→ **LISTED ENTRIES**
━━━━━━━━━━━━━━━━
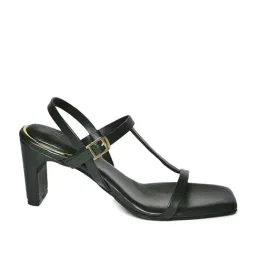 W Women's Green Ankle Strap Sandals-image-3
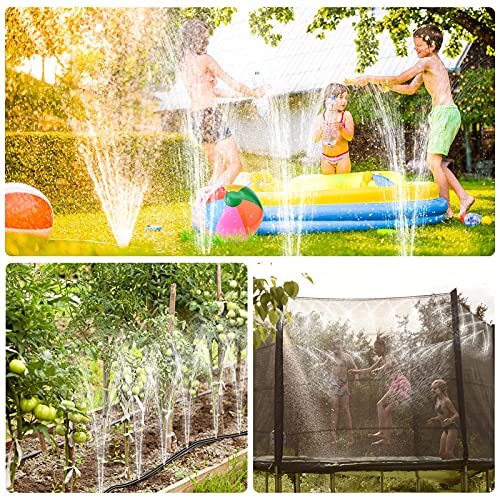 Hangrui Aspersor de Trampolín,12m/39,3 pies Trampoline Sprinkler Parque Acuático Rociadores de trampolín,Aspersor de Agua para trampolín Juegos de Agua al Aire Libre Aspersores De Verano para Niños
━━━━━━━━━━━━━━━━
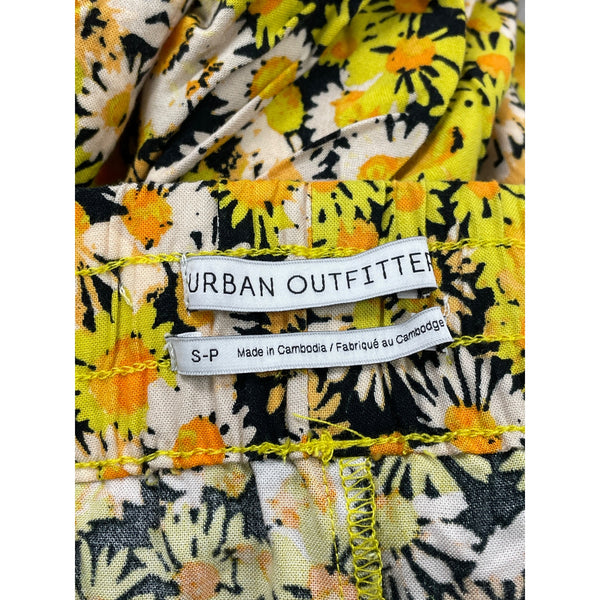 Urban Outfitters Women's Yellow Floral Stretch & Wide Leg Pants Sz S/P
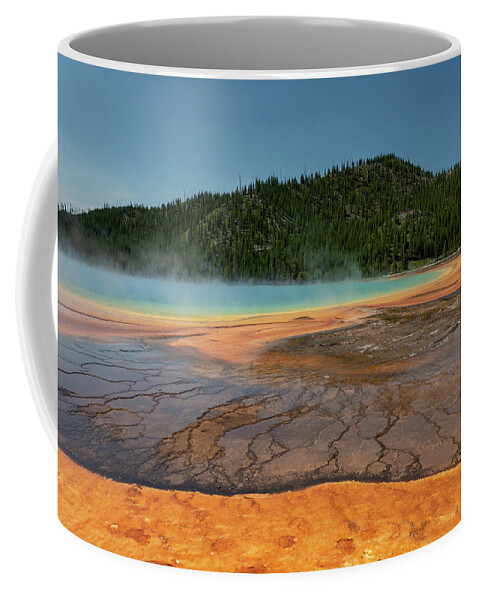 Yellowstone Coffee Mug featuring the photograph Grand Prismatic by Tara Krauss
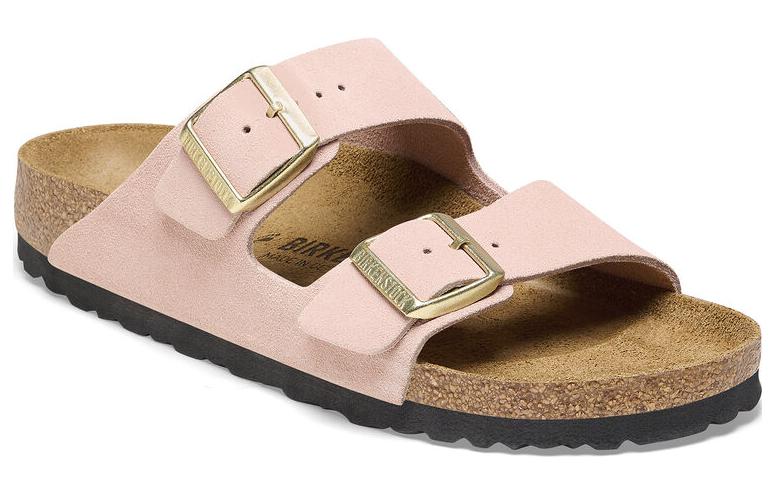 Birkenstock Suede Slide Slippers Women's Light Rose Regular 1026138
━━━━━━━━━━━━━━━━
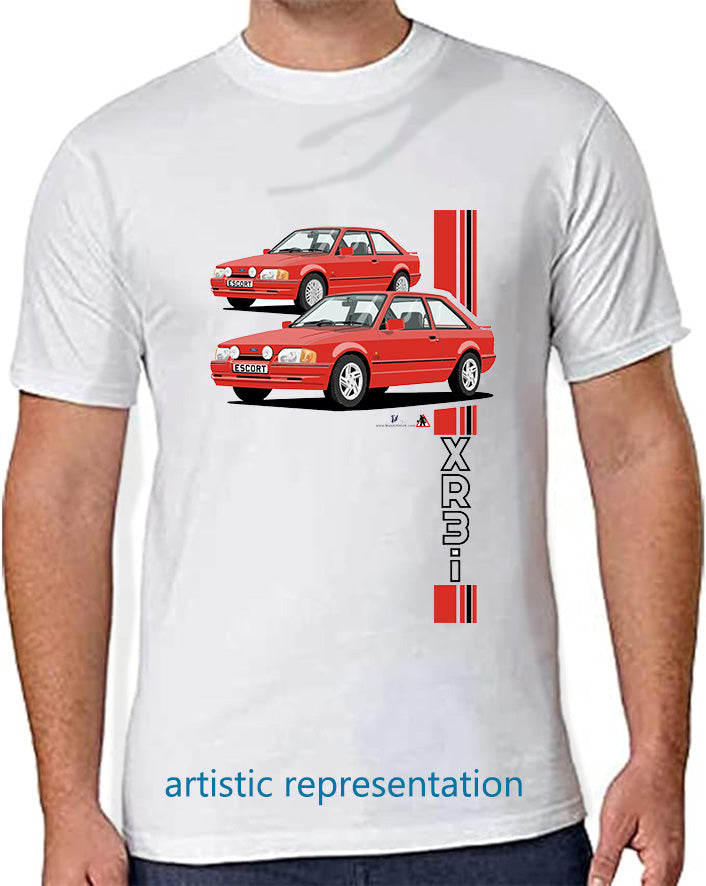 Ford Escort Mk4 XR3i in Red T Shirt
━━━━━━━━━━━━━━━━
Given the listing above, retype only the span of lines from the line with "W Women's Green Ankle Strap Sandals-image-3" up to and including the line with "Hangrui Aspersor de", exactly as it stands and without pictures.

→ **TASK ANSWER**
 W Women's Green Ankle Strap Sandals-image-3
 Hangrui Aspersor de Trampolín,12m/39,3 pies Trampoline Sprinkler Parque Acuático Rociadores de trampolín,Aspersor de Agua para trampolín Juegos de Agua al Aire Libre Aspersores De Verano para Niños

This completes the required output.